Am 18. September 2017 tötete ein Afghane in Wien-Favoriten seine jüngere Schwester. Nun müssen seine Eltern vor Gericht, da sie ihn jünger gemacht haben sollen, um an Beihilfen zu kommen.

Foto: APA/Herbert Neubauer

Wien – Die Sippenhaft ist mit der Befreiung Österreichs von der nationalsozialistischen Diktatur vor 75 Jahren glücklicherweise aus dem Rechtssystem verschwunden. Umso ungewöhnlicher ist es, wenn sich auch die Eltern eines verurteilten Mörders vor einem Richter – im Fall der Familie S. ist es Christian Gneist – wiederfinden.
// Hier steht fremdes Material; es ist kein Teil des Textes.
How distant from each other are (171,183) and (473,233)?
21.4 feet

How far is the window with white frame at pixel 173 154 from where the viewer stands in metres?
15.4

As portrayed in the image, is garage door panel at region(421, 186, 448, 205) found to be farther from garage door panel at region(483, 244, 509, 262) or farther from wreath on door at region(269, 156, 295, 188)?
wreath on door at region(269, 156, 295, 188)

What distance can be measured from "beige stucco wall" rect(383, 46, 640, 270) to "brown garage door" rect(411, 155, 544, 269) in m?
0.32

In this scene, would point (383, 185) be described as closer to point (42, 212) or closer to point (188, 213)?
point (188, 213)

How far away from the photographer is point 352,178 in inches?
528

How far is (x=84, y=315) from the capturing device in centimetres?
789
Der Sohn von Herrn und Frau S. hat im September 2017 seine jüngere Schwester in Wien-Favoriten erstochen, im Zuge der Ermittlungen entdeckte man, dass er älter sein muss, als er sagte, und seine Eltern daher zu Unrecht Familienbeihilfe bezogen haben. Das wird ihnen nun genauso vorgeworfen wie der Bezug von 200 Euro in Gutscheinen, die der Fonds Soziales Wien für Schulbedarf des (zu alten) Sohnes ausgestellt hatte.

Dankbar, in Österreich zu sein

"Bekennt er sich schuldig oder nicht schuldig?", lässt Richter Gneist die obligatorische Frage an den afghanischen Erstangeklagten übersetzen. "Das Ganze ist erstens ein Missverständnis, und ich möchte mich zweitens entschuldigen. Wir sind sehr dankbar, dass wir in Österreich sein können", lautet die Antwort. Es könne sein, dass man ein falsches Alter verwendet habe, eine Betrugsabsicht bestreitet der Unbescholtene aber.

"Ist Ihr Sohn am 1.1.1999 geboren oder nicht?", parliert Gneist nicht um den stark erhitzten Brei herum. "Den Tag oder Monat kann ich nicht genau sagen, aber 1999 stimmt", beteuert Herr S. daraufhin. Nur: Schon im Jahr 2013 wurde in Pakistan bei einer Untersuchung vermerkt, dass der Sohn nicht auf 14, sondern auf 17 bis 18 Jahre geschätzt wurde. Im Zuge des Mordprozesses gegen den Sohn kam ein österreichischer forensischer Gutachter zum Schluss, dass er spätestens am 29. Mai 1996 geboren sein könne – der frühestmögliche Zeitpunkt sei 1993.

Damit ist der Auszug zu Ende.